Find the derivative of the function:
y=6e^-x + e^5x

Answer 1

\[y \prime = -6e^-x +5e ^{5x}\]

Answer 2

First, remember that the derivative of e^x is just e^x. Next remember that chain rule:

y' = -6e^-x + 5e^5x

Answer 3

e^-x sorry.

Answer 4

Can you give me some steps, so I know where I should go.

Answer 5

y = 6e^-x + e^5x

First lets evaluate the derivative of each term:

For the derivative of 6e^-x:
the derivative keeps the coefficient 6. Next we take the derivative of the outside function (e^-x) which is just itself: e^-x.
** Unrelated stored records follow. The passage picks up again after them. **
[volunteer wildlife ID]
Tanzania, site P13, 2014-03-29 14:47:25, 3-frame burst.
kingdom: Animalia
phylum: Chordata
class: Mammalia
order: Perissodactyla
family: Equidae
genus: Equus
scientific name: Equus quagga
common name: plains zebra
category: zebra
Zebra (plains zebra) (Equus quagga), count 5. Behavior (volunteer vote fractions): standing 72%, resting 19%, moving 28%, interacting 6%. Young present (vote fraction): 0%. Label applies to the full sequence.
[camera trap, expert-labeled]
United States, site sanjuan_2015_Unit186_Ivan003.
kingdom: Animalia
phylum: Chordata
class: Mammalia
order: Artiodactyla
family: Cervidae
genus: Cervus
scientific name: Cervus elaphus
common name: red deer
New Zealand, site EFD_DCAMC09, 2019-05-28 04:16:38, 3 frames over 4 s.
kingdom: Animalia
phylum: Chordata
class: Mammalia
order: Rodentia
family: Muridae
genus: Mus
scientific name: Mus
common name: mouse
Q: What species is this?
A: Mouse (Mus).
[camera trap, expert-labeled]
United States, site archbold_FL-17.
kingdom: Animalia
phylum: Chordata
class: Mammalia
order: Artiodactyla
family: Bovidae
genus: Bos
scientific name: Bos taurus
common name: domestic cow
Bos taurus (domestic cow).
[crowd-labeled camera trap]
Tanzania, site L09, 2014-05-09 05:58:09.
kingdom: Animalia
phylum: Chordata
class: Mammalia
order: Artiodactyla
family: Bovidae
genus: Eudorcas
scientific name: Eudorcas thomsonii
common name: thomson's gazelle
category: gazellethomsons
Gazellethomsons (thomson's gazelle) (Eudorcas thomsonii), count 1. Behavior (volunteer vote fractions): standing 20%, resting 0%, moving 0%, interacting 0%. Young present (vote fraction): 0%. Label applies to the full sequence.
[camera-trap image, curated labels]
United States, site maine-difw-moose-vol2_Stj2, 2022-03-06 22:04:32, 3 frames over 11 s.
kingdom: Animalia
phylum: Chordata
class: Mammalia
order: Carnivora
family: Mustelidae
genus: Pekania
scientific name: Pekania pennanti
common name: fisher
Next we notice that -x is a function itself, so use the chain rule to take the derivative of -x, which is -1, and multiply it with everything else. Remember that the Chain Rule states that the derivative of f(g(x)) = f'(g(x))*g'(x) Therefore:

d/dx (6e^-x) = 6*e^-x*-1, where 6 is the coefficient, e^-x is the derivative of the outside function e^-x, and -1 is the derivative of the inside function -x.

Answer 6

Now we do the same thing for the next term: e^5x

The derivative of e^5x is just itself: e^5x. Next we have to apply the chain rule to the inside function: 5x. The derivative of 5x is 5 so we get:

d/dx (e^5x) = (e^5x)*5 = 5e^5x

So now we just combine the two terms together to get:

y' = -6e^-x + 5e^5x

Answer 7

Oh, dang...I got it. Thanks!
That was so so easy and I couldn't figure it out.